::: Provided data

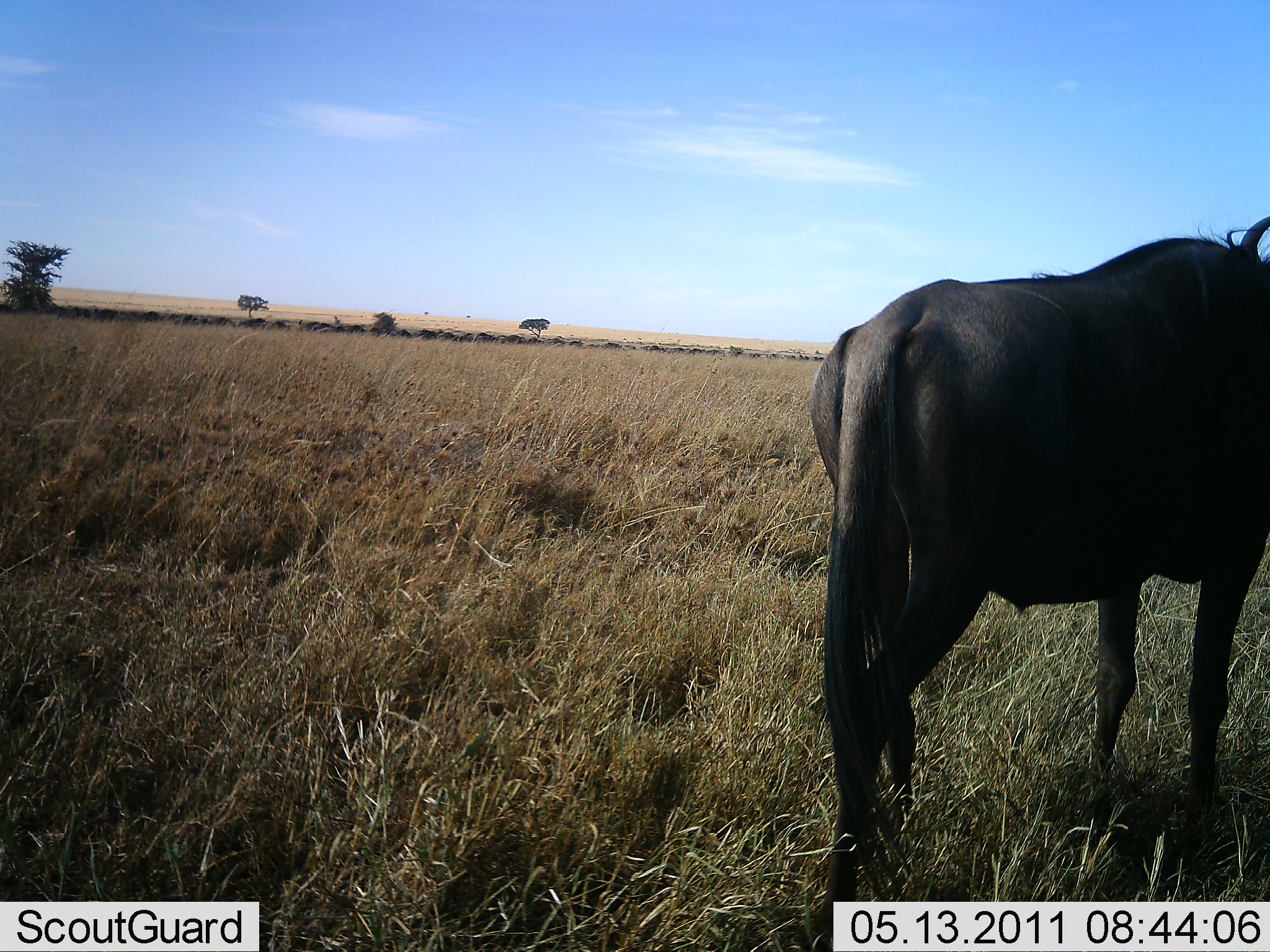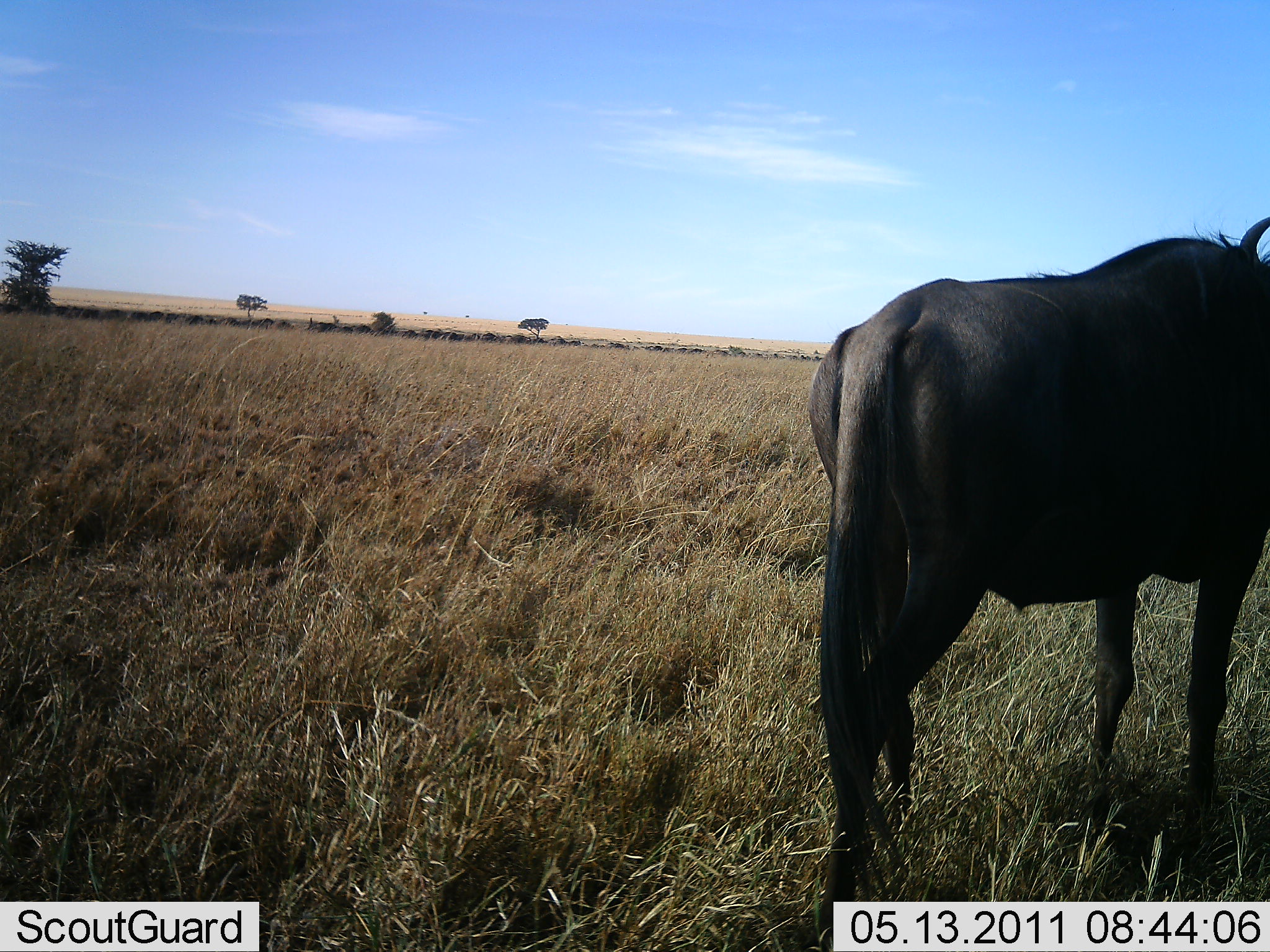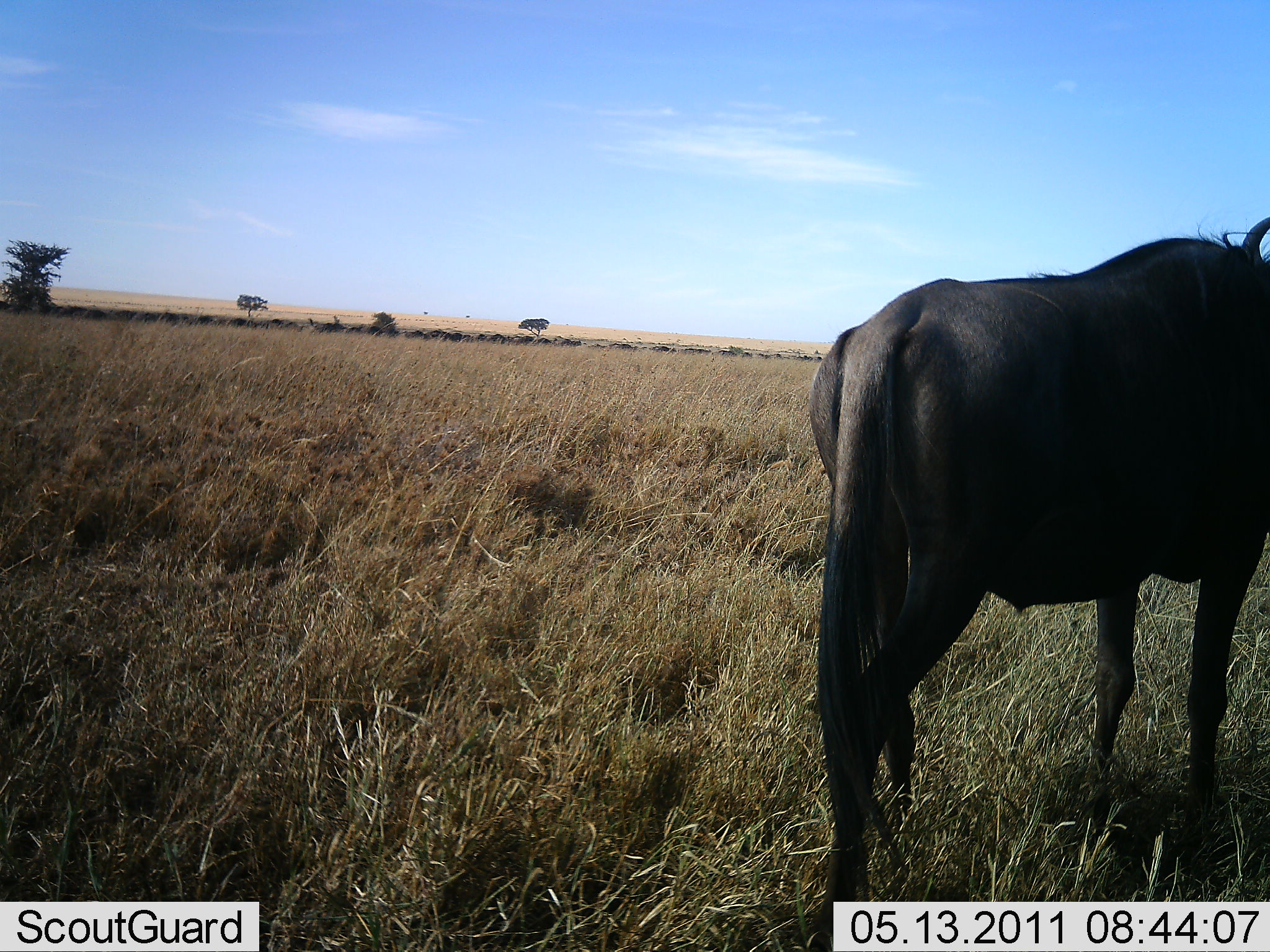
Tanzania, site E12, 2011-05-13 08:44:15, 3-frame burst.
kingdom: Animalia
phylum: Chordata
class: Mammalia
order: Artiodactyla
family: Bovidae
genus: Connochaetes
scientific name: Connochaetes taurinus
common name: blue wildebeest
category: wildebeest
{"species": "wildebeest (blue wildebeest) (Connochaetes taurinus)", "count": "1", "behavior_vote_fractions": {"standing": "87%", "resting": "0%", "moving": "20%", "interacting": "0%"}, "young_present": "0%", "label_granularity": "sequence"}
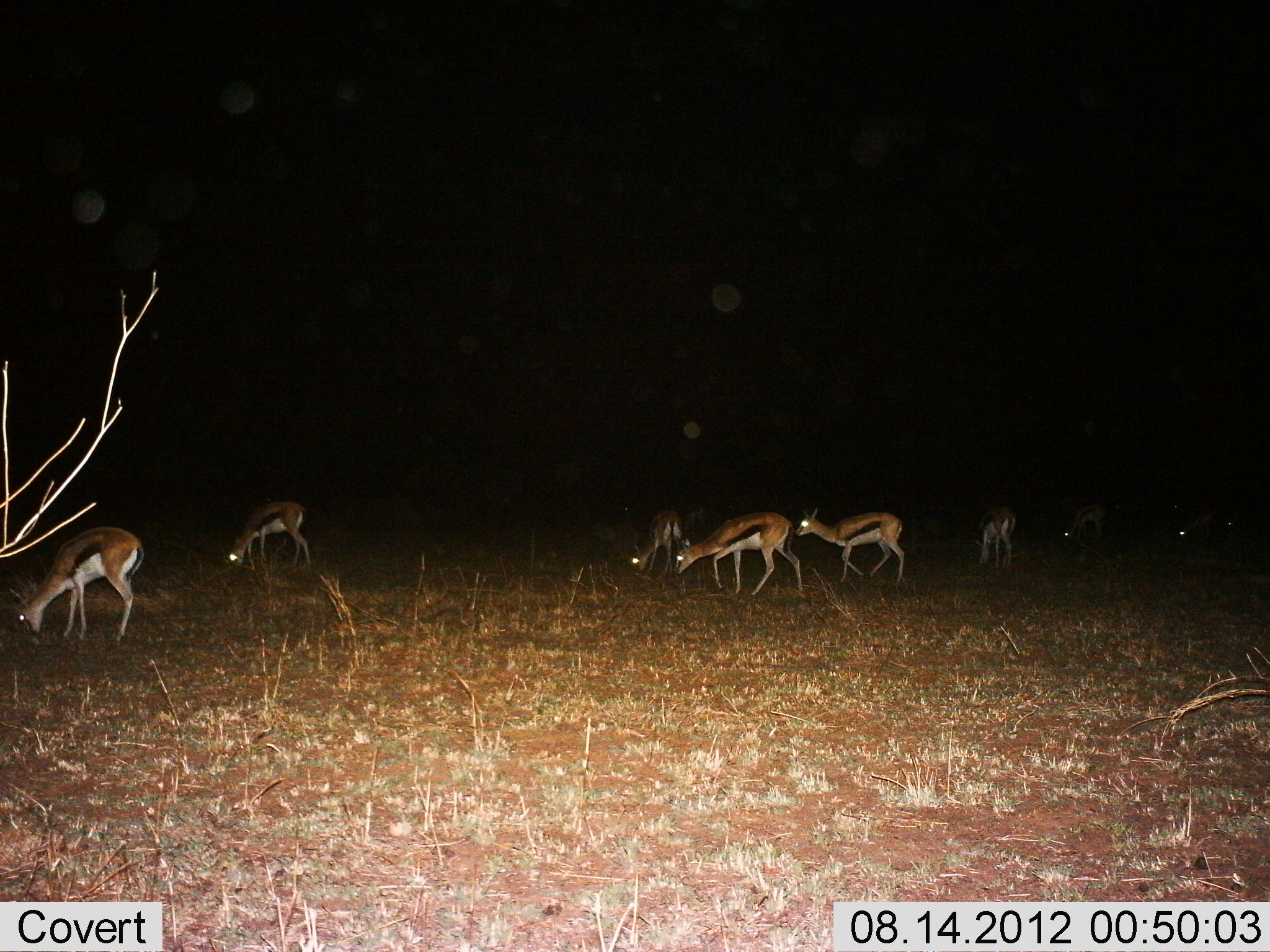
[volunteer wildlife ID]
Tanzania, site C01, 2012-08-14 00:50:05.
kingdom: Animalia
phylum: Chordata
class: Mammalia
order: Artiodactyla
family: Bovidae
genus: Eudorcas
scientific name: Eudorcas thomsonii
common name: thomson's gazelle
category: gazellethomsons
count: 8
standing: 20%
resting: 0%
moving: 40%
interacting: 0%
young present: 0%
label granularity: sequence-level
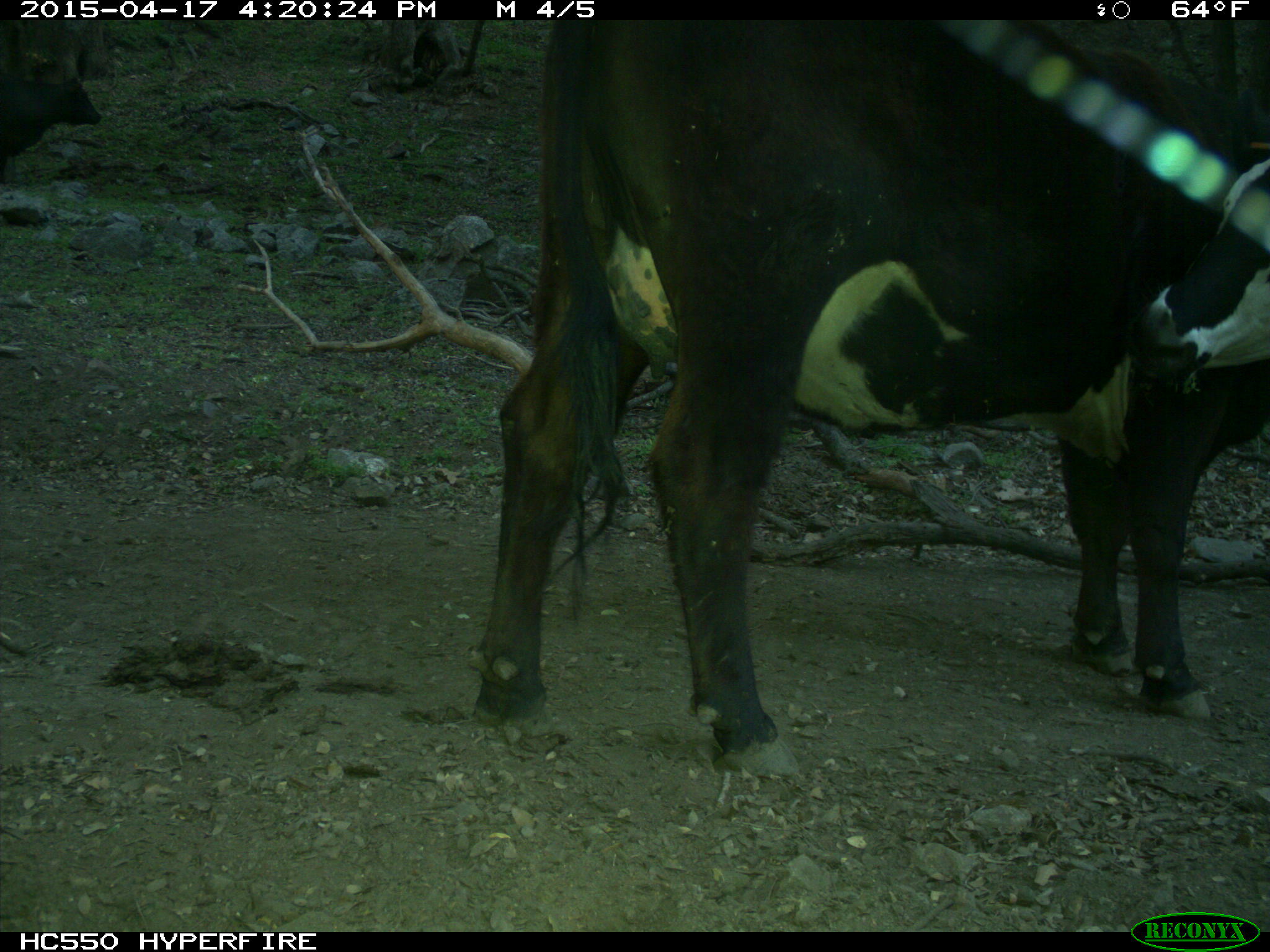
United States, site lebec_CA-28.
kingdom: Animalia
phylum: Chordata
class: Mammalia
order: Artiodactyla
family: Bovidae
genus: Bos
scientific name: Bos taurus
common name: domestic cow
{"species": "Bos taurus (domestic cow)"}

::::::

• _Brief_: What you output should match the records line for line, minus the pictures.

• _Exercise response_:
Tanzania, site E12, 2011-05-13 08:44:15, 3-frame burst.
kingdom: Animalia
phylum: Chordata
class: Mammalia
order: Artiodactyla
family: Bovidae
genus: Connochaetes
scientific name: Connochaetes taurinus
common name: blue wildebeest
category: wildebeest
{"species": "wildebeest (blue wildebeest) (Connochaetes taurinus)", "count": "1", "behavior_vote_fractions": {"standing": "87%", "resting": "0%", "moving": "20%", "interacting": "0%"}, "young_present": "0%", "label_granularity": "sequence"}
[volunteer wildlife ID]
Tanzania, site C01, 2012-08-14 00:50:05.
kingdom: Animalia
phylum: Chordata
class: Mammalia
order: Artiodactyla
family: Bovidae
genus: Eudorcas
scientific name: Eudorcas thomsonii
common name: thomson's gazelle
category: gazellethomsons
count: 8
standing: 20%
resting: 0%
moving: 40%
interacting: 0%
young present: 0%
label granularity: sequence-level
United States, site lebec_CA-28.
kingdom: Animalia
phylum: Chordata
class: Mammalia
order: Artiodactyla
family: Bovidae
genus: Bos
scientific name: Bos taurus
common name: domestic cow
{"species": "Bos taurus (domestic cow)"}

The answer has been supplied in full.